Em 1970, Bob Dylan quase afundou a carreira e a reputação com o polêmico Self Portrait. Mas as recém resgatadas sessões do álbum revelaram pérolas inéditas, que, ouvidas hoje, já apontavam para o futuro do artista
Mikal Gilmore | Tradução: Ana Ban
Publicado em 07/11/2013, às 17h27 - Atualizado às 17h46O momento que mudou tudo foi o acidente [de moto, em 1966] em Woodstock”, Bob Dylan declarou certa vez. “Um pouco depois disso, em uma noite de lua cheia, eu olhei para um matagal desolador e disse: ‘Alguma coisa precisa mudar’.”
Tudo o que Dylan tinha feito até então havia sido caracterizado com o poder da influência e do mito. Canções de cunho folk que ele lançou na primeira metade da década de 60 como “Blowin’ in the Wind” e “The Times They Are A-Changin’” tinham dado voz à frustração e à raiva relativa ao atraso nos direitos civis e ao avanço da guerra. Em 1965, a música de Dylan se tornava elétrica como um urro – “Like a Rolling Stone” carregava uma noção de raiva e abria toda uma gama de possibilidades.
A música que Dylan fez depois de 1966 era bem diferente. Uma parte desses trabalhos – os lendários Basement Tapes e John Wesley Harding, ambos gravados em 1967 – é considerada como o melhor que ele já fez. Mas o trabalho que ele lançou em junho de 1970 – o álbum duplo Self Portrait, uma coleção de canções folk, country e covers pop, com algumas faixas ao vivo – foi o mais polêmico até então. Muitos acharam que Dylan tinha desperdiçado potencial e traído os seguidores que confiavam nele. Foi o crítico Greil Marcus que também escreveu, no início da resenha mais famosa da Rolling Stone: “Que merda é esta?”

• Material fornecido
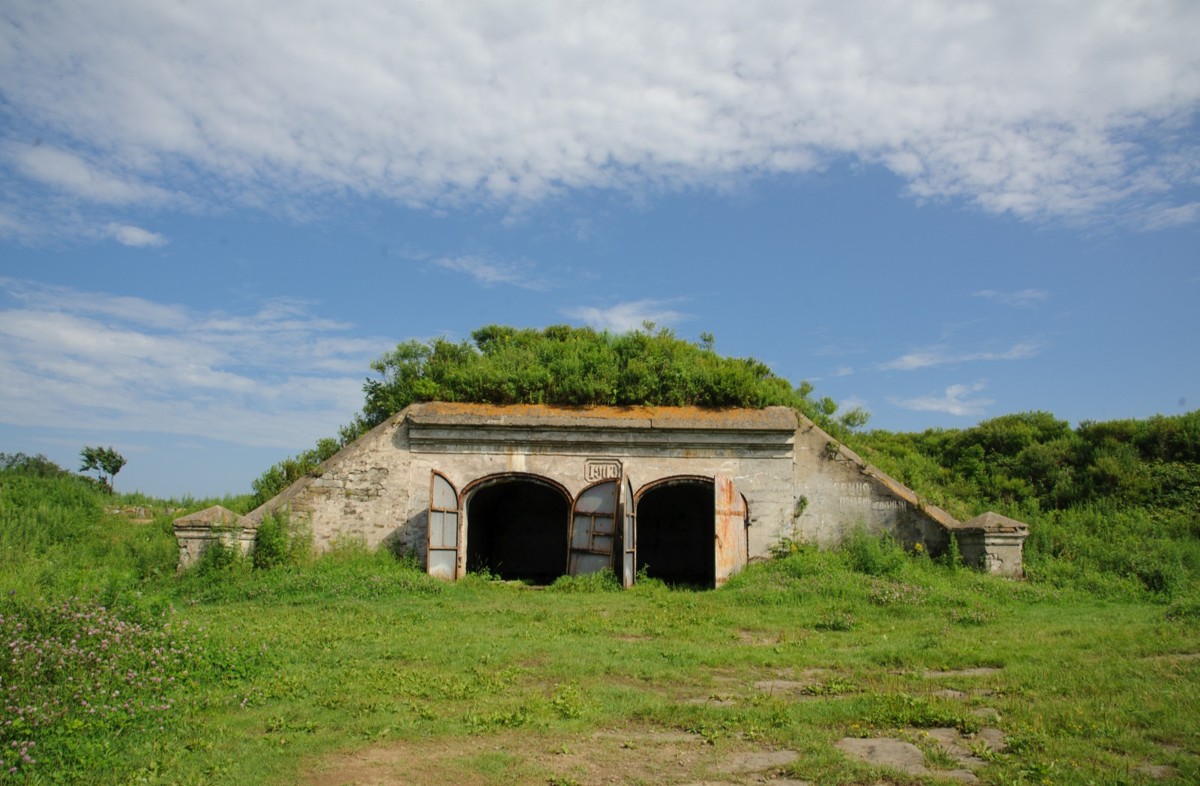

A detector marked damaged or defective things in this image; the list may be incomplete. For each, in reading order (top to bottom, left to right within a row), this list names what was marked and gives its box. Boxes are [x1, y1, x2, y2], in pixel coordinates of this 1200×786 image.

rusty metal door [424, 468, 458, 580]
rusty metal door [568, 478, 620, 576]
rusty metal door [620, 472, 636, 588]
rusty metal door [716, 472, 744, 580]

• Tarefas do exercício
• A. Por favor, transcreva o trecho do texto sobre Dylan entre "Tudo o que Dylan" e "gama de possibilidades.", inclusive.
• B. Liste todas as canções que o texto sobre Dylan menciona pelo título.
A listagem é um material à parte, sem relação com o texto sobre Dylan.

• Respostas por tarefa
• A.
Tudo o que Dylan tinha feito até então havia sido caracterizado com o poder da influência e do mito. Canções de cunho folk que ele lançou na primeira metade da década de 60 como “Blowin’ in the Wind” e “The Times They Are A-Changin’” tinham dado voz à frustração e à raiva relativa ao atraso nos direitos civis e ao avanço da guerra. Em 1965, a música de Dylan se tornava elétrica como um urro – “Like a Rolling Stone” carregava uma noção de raiva e abria toda uma gama de possibilidades.

• B.
- Blowin’ in the Wind
- The Times They Are A-Changin’
- Like a Rolling Stone